+++ Document

It’s been a long road from Venice Beach…

Into April

Wednesday, April 8th, 2009

Busy busy busy… spring is now full on since the peach killer frost came and went the other day. I have a million things to do and since everybody is so interested (I can’t keep up with the email – I’ll get to it eventually) I’ll give a quick run down of what’s happening.

Here’s this year’s pigs:

pig1click for big pic

I’ve had dead pigs in the house on the kitchen floor when it rained on butcher day,  so live pigs isn’t too much of a stretch. The wife said “bring ‘em in when I came home with them from the sale barn and it was going to get real cold that night. Next day I hooked up a nest for them with a heat bulb in the barn. One night was enough – even I gotta draw a line somewhere.

I have come to the conclusion after 3 years of effort that you cannot keep goats in where you want them. So I’m switching gears to keeping them out of where I don’t want them, in the yard where the fruit trees are trying to grow. So far, so good, I’m reasonably confident that I can leave the farm in the afternoon and when I get home in the evening the trees won’t have suffered a goat hit. 32″ field fence (hog wire), three strands of barbed above that, a post every 12 feet and a fence stay in between posts. Kinda high dollar, but I can run pigs in it also, and it’s a one time deal. Finally accepted another reality – wood posts have to be at least 2 1/2 feet in the ground. I’ve gotten tired of chipping through that last 4 inches of Missouri rock and tried to skate on two feet or so, but I’m even more sick of resetting the post to its proper depth eventually. Just get ‘er done right the first time.

I got 30 hens laying close to two dozen eggs a day on 6 bucks a week”s worth of corn chops and all the grass and bugs they can find.  Making 10 bucks a week profit on egg sales, so that will feed the pigs. The goats are pulling their own weight, too, all the milk and cheese we need and two cheeses a week for sale pays for their feed. We have a freezer full of pork, lots of food dried and canned, so at the present time we’re 99.9% self sufficient. Eating spinach that overwintered straight out of the garden. Radishes coming up, too.

The great spring clean-up continues. I’m finding the bottom of the junk zone and the material piles are getting used at an alarming rate. It sure helped having a new stuff moratorium last year, ho ho! I think I’ll have to pen up the chickens to keep them from scratching up the newly uncovered areas that I intend to plant with flax and jerusalem artichokes.

Got a doomer coming in a couple of weeks to do the room and board for labor thing. I’m happy to have the help… just hope he lasts longer than last year’s kid. Got a middle aged couple interested too. The wife won’t let me start a commune…

That’s all for now!

Ha Ha! Html Success!

++++++
+++ Data records

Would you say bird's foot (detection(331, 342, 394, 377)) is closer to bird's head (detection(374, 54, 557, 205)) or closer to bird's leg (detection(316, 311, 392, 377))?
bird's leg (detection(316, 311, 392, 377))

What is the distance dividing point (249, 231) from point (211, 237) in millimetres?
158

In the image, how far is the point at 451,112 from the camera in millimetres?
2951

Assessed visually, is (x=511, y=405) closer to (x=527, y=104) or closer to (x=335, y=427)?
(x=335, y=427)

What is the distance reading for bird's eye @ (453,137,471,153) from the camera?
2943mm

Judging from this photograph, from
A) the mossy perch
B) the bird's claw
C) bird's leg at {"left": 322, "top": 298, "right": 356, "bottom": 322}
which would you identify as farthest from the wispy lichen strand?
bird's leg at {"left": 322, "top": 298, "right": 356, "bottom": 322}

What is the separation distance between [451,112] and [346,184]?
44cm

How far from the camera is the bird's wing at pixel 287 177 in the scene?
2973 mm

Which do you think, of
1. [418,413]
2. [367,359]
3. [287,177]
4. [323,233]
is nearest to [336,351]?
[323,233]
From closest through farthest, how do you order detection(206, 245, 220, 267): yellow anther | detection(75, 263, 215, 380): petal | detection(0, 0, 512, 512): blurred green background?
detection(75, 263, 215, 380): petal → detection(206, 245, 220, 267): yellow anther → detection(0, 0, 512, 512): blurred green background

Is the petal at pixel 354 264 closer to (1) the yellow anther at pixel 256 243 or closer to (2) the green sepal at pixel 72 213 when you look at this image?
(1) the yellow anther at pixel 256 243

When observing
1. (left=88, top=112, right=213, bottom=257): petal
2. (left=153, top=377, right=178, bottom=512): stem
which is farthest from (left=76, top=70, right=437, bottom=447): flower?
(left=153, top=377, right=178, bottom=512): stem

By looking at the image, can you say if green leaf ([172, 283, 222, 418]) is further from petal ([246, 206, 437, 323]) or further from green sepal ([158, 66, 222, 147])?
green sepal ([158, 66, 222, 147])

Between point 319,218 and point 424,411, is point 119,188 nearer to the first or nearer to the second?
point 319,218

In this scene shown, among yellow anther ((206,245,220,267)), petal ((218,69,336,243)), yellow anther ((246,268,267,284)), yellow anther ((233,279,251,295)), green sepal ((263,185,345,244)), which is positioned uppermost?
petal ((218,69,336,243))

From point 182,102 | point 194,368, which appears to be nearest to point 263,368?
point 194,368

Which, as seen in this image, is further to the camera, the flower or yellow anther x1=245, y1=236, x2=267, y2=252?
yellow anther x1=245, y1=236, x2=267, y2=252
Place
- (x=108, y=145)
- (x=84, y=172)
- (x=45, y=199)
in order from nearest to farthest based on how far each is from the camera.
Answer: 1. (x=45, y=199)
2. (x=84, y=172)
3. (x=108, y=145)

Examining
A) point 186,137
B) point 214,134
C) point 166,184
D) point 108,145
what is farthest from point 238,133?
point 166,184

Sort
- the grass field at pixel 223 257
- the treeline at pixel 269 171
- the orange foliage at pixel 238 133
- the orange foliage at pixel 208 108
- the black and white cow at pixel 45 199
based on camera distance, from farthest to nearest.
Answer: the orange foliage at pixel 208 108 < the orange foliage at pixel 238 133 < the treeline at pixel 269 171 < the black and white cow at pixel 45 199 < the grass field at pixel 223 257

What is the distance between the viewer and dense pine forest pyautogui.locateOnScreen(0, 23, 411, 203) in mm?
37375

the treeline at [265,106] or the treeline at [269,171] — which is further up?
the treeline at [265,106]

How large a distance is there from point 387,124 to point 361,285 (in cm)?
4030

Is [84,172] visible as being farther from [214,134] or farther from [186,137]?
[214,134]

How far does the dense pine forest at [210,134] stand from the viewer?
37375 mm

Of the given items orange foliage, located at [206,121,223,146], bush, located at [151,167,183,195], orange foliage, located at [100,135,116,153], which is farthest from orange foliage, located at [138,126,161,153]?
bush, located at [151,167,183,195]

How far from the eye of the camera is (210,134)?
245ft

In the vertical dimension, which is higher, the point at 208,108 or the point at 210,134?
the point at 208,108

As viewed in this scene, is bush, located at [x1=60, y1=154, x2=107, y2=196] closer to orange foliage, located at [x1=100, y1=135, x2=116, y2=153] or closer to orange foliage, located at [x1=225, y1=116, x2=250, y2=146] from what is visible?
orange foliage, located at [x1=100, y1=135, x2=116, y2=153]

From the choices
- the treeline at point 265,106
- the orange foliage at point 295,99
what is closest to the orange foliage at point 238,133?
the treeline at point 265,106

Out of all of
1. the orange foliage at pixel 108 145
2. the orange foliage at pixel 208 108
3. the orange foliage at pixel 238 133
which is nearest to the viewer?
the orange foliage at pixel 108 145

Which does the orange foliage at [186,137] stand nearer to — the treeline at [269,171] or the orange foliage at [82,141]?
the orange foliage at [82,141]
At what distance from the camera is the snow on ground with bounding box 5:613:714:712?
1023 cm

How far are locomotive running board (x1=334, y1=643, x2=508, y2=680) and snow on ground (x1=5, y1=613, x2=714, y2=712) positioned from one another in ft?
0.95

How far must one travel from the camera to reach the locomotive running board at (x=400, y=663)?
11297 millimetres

++++++

**Given task 1:** How deep does the farm blog post say wood posts have to go into the ground?
**Given task 2:** Swap "flax" for "clover" in the farm blog post and write out the part that opens with the words containing "The great spring" and closes with "Ha! Html Success!".
**Given task 3:** Extend the farm blog post from where it stops.

**Expected answer 1:** At least 2 1/2 feet.

**Expected answer 2:**
The great spring clean-up continues. I’m finding the bottom of the junk zone and the material piles are getting used at an alarming rate. It sure helped having a new stuff moratorium last year, ho ho! I think I’ll have to pen up the chickens to keep them from scratching up the newly uncovered areas that I intend to plant with clover and jerusalem artichokes.

Got a doomer coming in a couple of weeks to do the room and board for labor thing. I’m happy to have the help… just hope he lasts longer than last year’s kid. Got a middle aged couple interested too. The wife won’t let me start a commune…

That’s all for now!

Ha Ha! Html Success!

**Expected answer 3:**
Thursday, April 2nd, 2009

Figured out how to change the header image – pretty cool eh? Could have transplanted 100 cabbages in the 4 hours it took to figure it out, but what the hell…

Go, Nogo, No No Gogono

Thursday, April 2nd, 2009

Publicus in a comment brought up a frequent angst – when do you cut the cord of BAU and go full time a-doomin, or at least get serious about it? I’d say about last Tuesday, but you know me. In his particular case he has “family land” in rural Minnesota. What do you do when the dirt is just sitting there waiting, and you’re firmly ensconced in a job/house/school/car/credit mill?

What you don’t want to be is a refugee and bailing out with what fits in the Chrysler amounts to about the same thing. Make the move gradually if you can drive up there on the weekends, taking building materials as you go. What would be cool is to get a shipping container hauled up to the place and have it looked after by neighbors and stockpile the tools seeds linens cooking stuff etc. as you can aquire it.  If you can’t leave stuff up there due to miscreants, think about the ultimate bug out vehicle – and older 60 passenger school bus. I lived in the shell of one waaaay out in nowhere for a good while.  I see it toally feasable to pack it with roof metal, 2 x 4’s seeds tools wood cookstove etc. and just head out when you’re ready to live semi primitively. You can look around for the part time 7-11 clerk job when you get there.

The metal and lumber is for a full length awning on the door side of the bus. If you face it SSE and can score old window glass, there’s a greenhouse. Cob or straw bale the surounding parts and you’ll stay cozy in the winter and it won’t heat up so quick in the summer. Take some plastic with you and look into “living roofs”. That’s the short course in “shelter”.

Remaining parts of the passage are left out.